Les uns récusent, instinctivement, ce qui « ne leur rappelle rien ».

Les autres tiennent pour admirable tel objet qu'ils associent, à tort, à une œuvre belle.

Ces derniers ont fait les beaux jours des fabricants de buffets Henri II, ils font aujourd'hui ceux des marchands de Louis XV en série.

Les uns adoptent d'emblée le jugement des gens qu'ils estiment, les autres établissent leur choix par un antagonisme inavoué envers un individu, un groupe, un milieu qu'ils rejettent.

Il est bien évident que la véritable indépendance du jugement et du choix doit pouvoir faire abstraction des tendances qui sont celles du milieu, de la société contemporaine, sans opposition systématique, mais sans soumission aux contraintes ou aux préjugés et, le plus souvent, à contre-courant, puisque les options communes ne sont en général que le résultat d'un renoncement facile à l'élaboration d'une analyse personnelle. 2) Apprécier une œuvre d'art à sa juste valeur serait un conditionnement social, non du goût.

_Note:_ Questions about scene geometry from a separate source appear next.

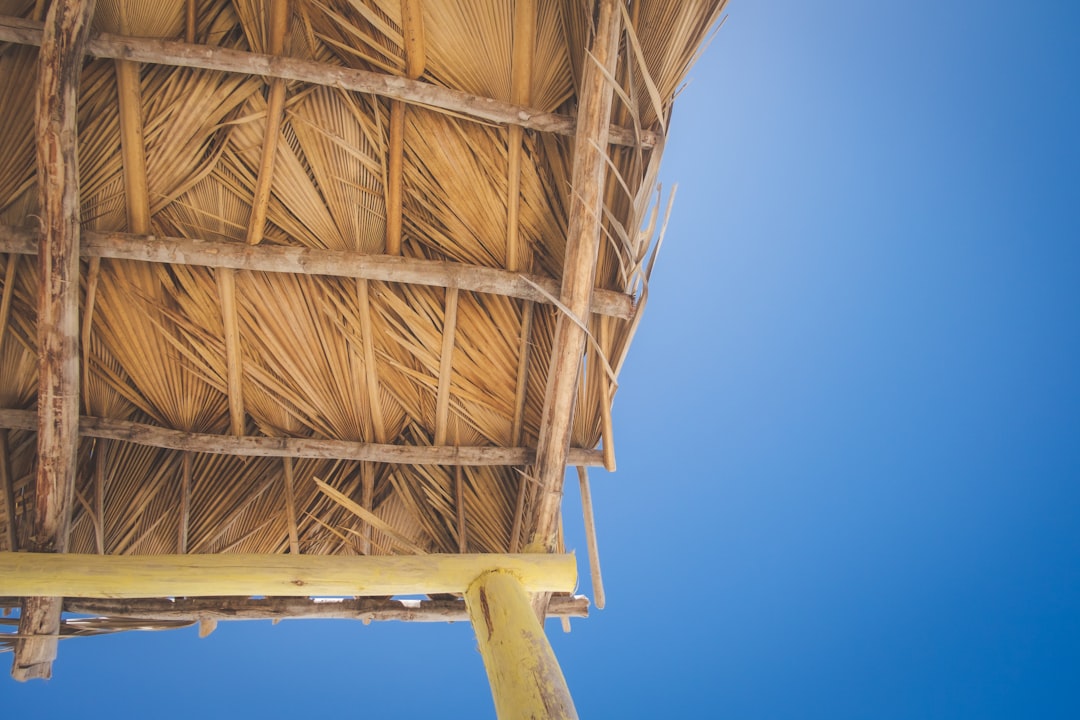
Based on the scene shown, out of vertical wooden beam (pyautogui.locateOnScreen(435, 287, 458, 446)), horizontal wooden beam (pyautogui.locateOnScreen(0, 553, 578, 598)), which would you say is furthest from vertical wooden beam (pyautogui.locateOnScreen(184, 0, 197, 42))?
horizontal wooden beam (pyautogui.locateOnScreen(0, 553, 578, 598))

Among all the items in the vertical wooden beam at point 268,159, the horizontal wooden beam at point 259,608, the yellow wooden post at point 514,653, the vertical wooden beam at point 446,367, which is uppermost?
the vertical wooden beam at point 268,159

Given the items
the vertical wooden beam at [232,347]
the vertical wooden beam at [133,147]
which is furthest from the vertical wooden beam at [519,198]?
the vertical wooden beam at [133,147]

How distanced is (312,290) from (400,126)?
73cm

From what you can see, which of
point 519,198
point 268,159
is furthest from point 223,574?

Contre l'idéologie charismatique qui tient les goûts en matière de culture légitime pour un don de la nature, l'observation scientifique montre que les besoins culturels sont le produit de l'éducation : l'enquête établit que toutes les pratiques culturelles (fréquentation des musées, des concerts, des expositions, lecture, etc.) et les préférences correspondantes (écrivains, peintres ou musiciens préférés, par exemple) sont étroitement liées au niveau d'instruction (évalué d'après le titre scolaire ou le nombre d'années d'études) et, secondairement, à l'origine sociale.

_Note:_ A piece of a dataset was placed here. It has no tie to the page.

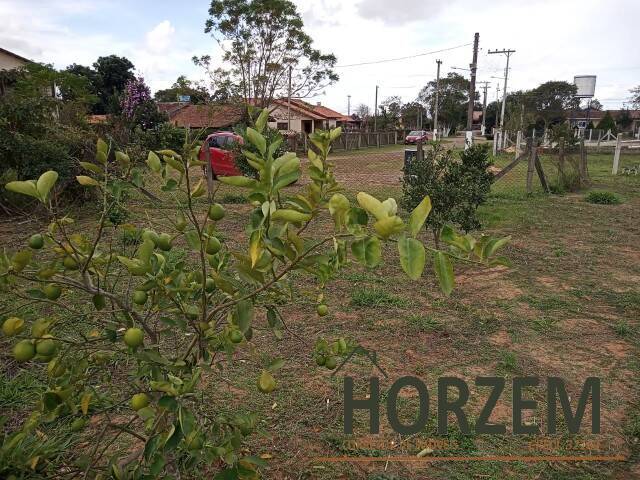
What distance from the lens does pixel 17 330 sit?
105 cm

Le poids relatif de l'éducation proprement scolaire (dont l'efficacité et la durée dépendent étroitement de l'origine sociale) et de l'éducation familiale varie selon le degré auquel les différentes pratiques culturelles sont reconnues et préparées par le système scolaire, l'influence de l'origine sociale n'étant jamais aussi forte, toutes choses étant égales par ailleurs, qu'en matière de « culture libre » ou de culture d'avant-garde.

À la hiérarchie socialement reconnue des arts et, à l'intérieur de chacun d'eux, des genres, des écoles ou des époques, correspond la hiérarchie sociale des consommateurs.

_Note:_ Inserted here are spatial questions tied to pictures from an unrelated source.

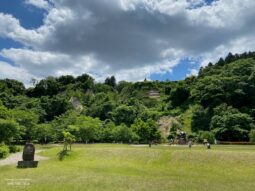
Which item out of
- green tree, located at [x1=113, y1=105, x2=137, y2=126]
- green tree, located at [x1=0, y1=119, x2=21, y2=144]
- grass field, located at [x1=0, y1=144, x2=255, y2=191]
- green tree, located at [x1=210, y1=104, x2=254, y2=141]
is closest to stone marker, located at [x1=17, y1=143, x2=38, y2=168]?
grass field, located at [x1=0, y1=144, x2=255, y2=191]

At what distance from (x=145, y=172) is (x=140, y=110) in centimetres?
6213

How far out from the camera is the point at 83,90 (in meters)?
122

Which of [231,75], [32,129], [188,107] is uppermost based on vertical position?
[231,75]

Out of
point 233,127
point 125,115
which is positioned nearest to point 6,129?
point 233,127

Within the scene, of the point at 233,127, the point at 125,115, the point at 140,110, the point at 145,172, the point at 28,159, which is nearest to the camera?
the point at 145,172

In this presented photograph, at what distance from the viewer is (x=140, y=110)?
293ft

Ce qui prédispose les goûts à fonctionner comme des marqueurs privilégiés de la « classe ».

Les manières d'acquérir se survivent dans la manière d'utiliser les acquis : l'attention accordée aux manières s'explique si l'on voit que c'est à ces impondérables de la pratique que se reconnaissent les différents modes d'acquisition, hiérarchisés, de la culture, précoces ou tardifs, familiaux ou scolaires, et les classes d'individus qu'elles caractérisent (comme les « pédants » et les « mondains »).

La noblesse culturelle a aussi ses titres, que décerne l'école, et ses quartiers, que mesure l'ancienneté de l'accès à la noblesse.

la définition dominante du mode d'appropriation légitime de la culture et de l'œuvre d'art favorise, jusque sur le terrain scolaire, ceux qui ont eu accès à la culture légitime très tôt, dans une famille cultivée, hors des disciplines scolaires ; elle dévalue en effet le savoir et l'interprétation, savante ou livresque, marqués comme scolaires, voire pédants, au profit de l'expérience directe et de la simple délectation.

Aussi, une personne qui exprime un jugement sur une œuvre d'art pourrait simplement exprimer le jugement que sa classe sociale lui a conduit à prononcer et non véritablement un jugement de goût personnel.

L'œuvre pourra être jugée à sa juste valeur mais pas par l'intermédiaire d'un jugement de goût. 3) Apprécier une œuvre d'art est une question de culture et non de goût. L'« œil » est un produit de l'histoire reproduit par l'éducation.

Il en est ainsi du mode de perception artistique qui s'impose aujourd'hui comme légitime, c'est-à-dire la disposition esthétique comme capacité de considérer en elles-mêmes et pour elles-mêmes, dans leur forme et non dans leur fonction, non seulement les œuvres désignées pour une telle appréhension, c'est-à-dire les œuvres d'art légitimes, mais toutes les choses du monde, qu'il s'agisse des œuvres culturelles qui ne sont pas encore consacrées comme, en un temps, les arts primitifs ou, aujourd'hui, la photographie populaire ou le kitsch ou des objets naturels.

'œuvre d'art ne prend un sens et ne revêt un intérêt que pour celui qui est pourvu de la culture, ou de la compétence culturelle, c'est-à-dire du code selon lequel elle est codée.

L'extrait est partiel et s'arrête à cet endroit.